CALIFORNIA, March 18, 2021 -- The findings in this year's 2021 California Affordable Housing Needs Report  from the California Housing Partnership tell a clear story: the pandemic impacts have only worsened an already untenable situation facing low-income California renters, with rising homelessness and cost burdens leading to increased housing fragility and worsening racial inequality.
  • 78% of extremely low-income (ELI) renter households are paying more than half of their income on housing costs compared to 6% of moderate-income renter households.
  • Black renter households are nearly 50% more severely cost burdened than white renter households.
  • Median rent in California has increased 35% since 2000 while median renter household income has only increased by 6% (adjusted for inflation). 
  • Renters need to earn nearly 3 times the state minimum wage to afford average asking rents in California.
  • California spends nearly 5 times more supporting homeowners than renters.
California needs 1.2 million more affordable homes by 2030 to keep pace with demand. This equates to roughly 120,000 units per year across ten years, which means the state needs urgent action now.

"This report makes clear why California needs a long-term plan with clear goals and metrics to achieve sustained progress for low-income California renters and the homeless.
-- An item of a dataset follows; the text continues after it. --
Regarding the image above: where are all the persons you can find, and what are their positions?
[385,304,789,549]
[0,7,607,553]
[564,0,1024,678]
This is the promise of California's Roadmap Home 2030, which we have developed with Housing California over the past year based on input gathered from experts across the state and people with lived experience,says Matt Schwartz, president and CEO of the California Housing Partnership. 
"On March 25th, we will release the Roadmap Home spelling out how California can create 1.2 million new affordable homes, protect 1 million renters, and end chronic homelessness while also increasing racial equity by transforming discriminatory real estate and financial structures." 

We hope you will join us for this event and in our call for state leaders to embrace the Roadmap Home 2030.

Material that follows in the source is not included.